* DATA UNDER STUDY *
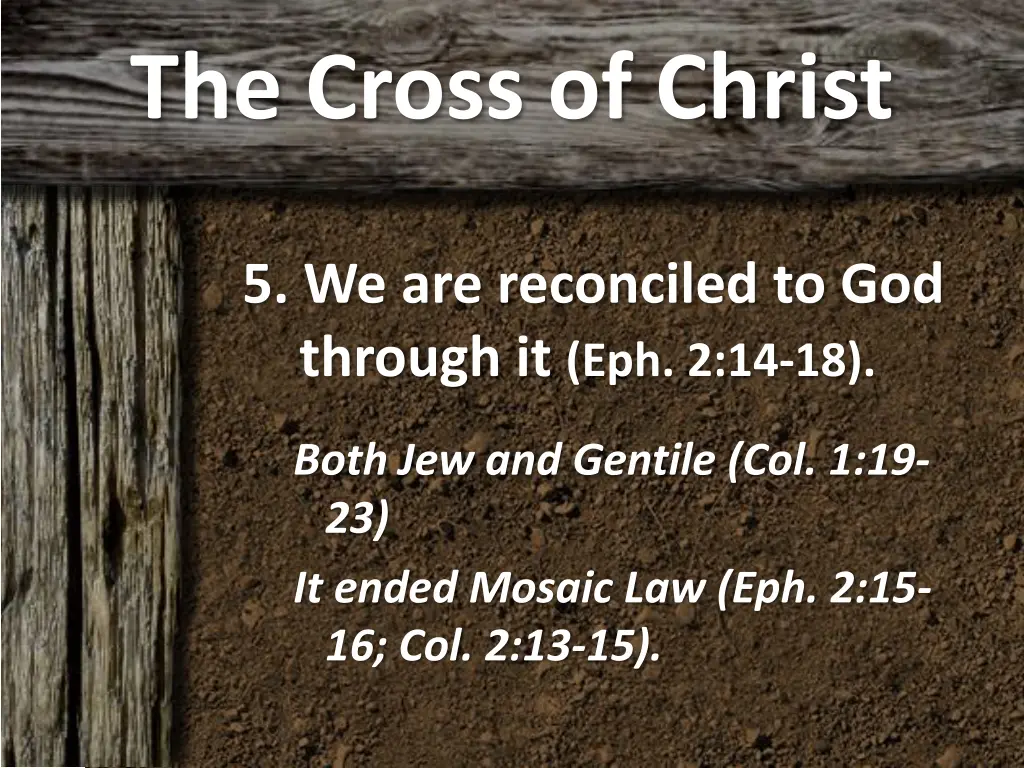 The Cross of Christ

5. We are reconciled to God through it (Eph. 2:14-18).

Both Jew and Gentile (Col. 1:19-23)

It ended Mosaic Law (Eph. 2:15-16; Col. 2:13-15).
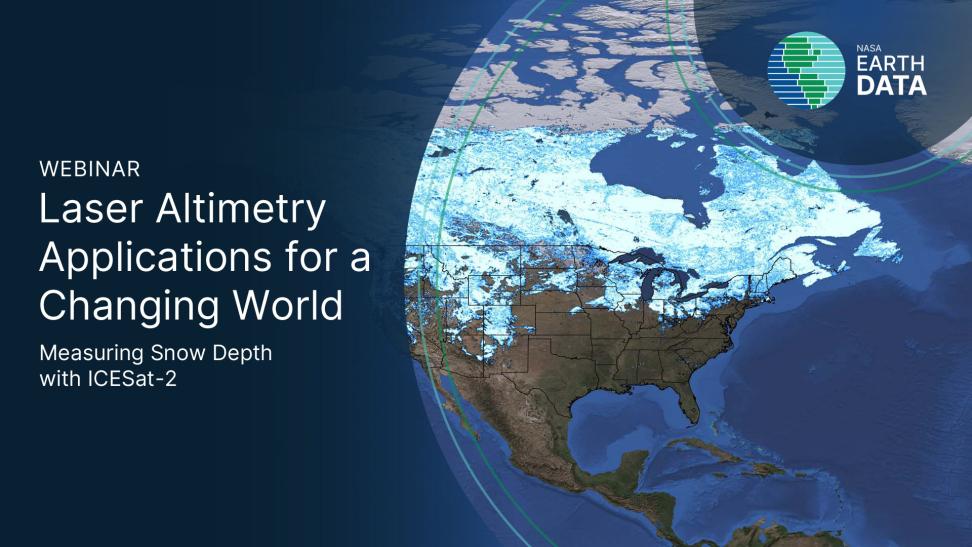 NASA
EARTH
DATA

WEBINAR
Laser Altimetry Applications for a Changing World
Measuring Snow Depth with ICESat-2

* WORK INSTRUCTION *
Output every line of the records above unchanged, and keep the pictures out.

* RESULT *
 The Cross of Christ

5. We are reconciled to God through it (Eph. 2:14-18).

Both Jew and Gentile (Col. 1:19-23)

It ended Mosaic Law (Eph. 2:15-16; Col. 2:13-15).
 NASA
EARTH
DATA

WEBINAR
Laser Altimetry Applications for a Changing World
Measuring Snow Depth with ICESat-2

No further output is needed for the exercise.